··· Data supplied
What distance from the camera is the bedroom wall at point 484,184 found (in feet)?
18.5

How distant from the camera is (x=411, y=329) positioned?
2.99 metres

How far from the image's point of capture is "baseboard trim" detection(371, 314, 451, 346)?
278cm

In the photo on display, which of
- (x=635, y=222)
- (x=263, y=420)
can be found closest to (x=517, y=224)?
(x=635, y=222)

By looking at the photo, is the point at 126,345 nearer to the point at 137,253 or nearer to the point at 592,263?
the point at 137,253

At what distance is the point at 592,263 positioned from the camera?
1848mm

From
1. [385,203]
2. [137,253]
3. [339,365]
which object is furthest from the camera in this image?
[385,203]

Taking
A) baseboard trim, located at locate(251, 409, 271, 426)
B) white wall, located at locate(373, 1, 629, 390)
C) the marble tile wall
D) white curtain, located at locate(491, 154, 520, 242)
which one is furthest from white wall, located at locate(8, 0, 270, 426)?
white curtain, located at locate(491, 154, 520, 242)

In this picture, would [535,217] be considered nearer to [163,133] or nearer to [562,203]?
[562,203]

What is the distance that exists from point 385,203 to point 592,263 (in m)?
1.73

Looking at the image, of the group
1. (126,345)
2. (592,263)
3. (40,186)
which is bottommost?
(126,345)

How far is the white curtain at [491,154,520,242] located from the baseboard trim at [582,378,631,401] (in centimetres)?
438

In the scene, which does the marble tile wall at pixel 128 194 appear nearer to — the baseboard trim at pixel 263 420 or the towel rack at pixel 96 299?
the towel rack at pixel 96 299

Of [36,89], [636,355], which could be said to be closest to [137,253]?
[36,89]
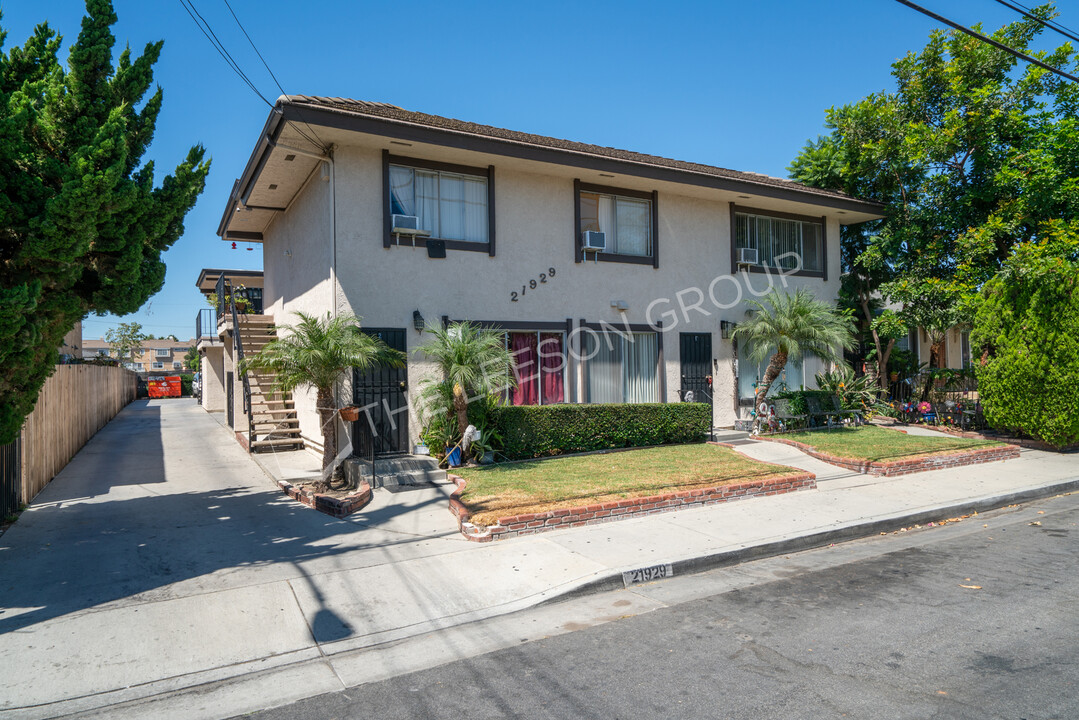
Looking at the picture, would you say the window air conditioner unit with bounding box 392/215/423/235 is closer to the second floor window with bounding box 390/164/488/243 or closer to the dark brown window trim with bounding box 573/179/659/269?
the second floor window with bounding box 390/164/488/243

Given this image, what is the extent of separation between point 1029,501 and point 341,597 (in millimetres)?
10088

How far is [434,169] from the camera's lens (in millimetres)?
12023

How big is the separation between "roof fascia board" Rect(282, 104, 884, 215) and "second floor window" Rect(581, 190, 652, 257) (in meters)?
0.92

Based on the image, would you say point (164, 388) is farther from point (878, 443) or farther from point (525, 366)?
point (878, 443)

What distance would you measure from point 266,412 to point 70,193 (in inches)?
319

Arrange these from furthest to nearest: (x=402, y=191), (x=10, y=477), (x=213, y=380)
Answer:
······
→ What is expected
From the line containing "Given this image, what" down to the last line, reproduce the records exactly. Include both ends.

→ Written response
Given this image, what is the extent of separation between point 1029,501 and point 341,597 (in millimetres)?
10088

How far is [434,169] from the camera's lens (in millimetres)?
12023

How big is the separation between "roof fascia board" Rect(282, 104, 884, 215) and "second floor window" Rect(581, 190, 652, 257) (in meters)?
0.92

Based on the image, would you say point (164, 388) is farther from point (878, 443) or farther from point (525, 366)?
point (878, 443)

What distance would you measure from point 266,412 to point 70,193 (in inches)?
319

Arrange these from furthest to nearest: (x=402, y=191), (x=10, y=477), (x=213, y=380)
Answer:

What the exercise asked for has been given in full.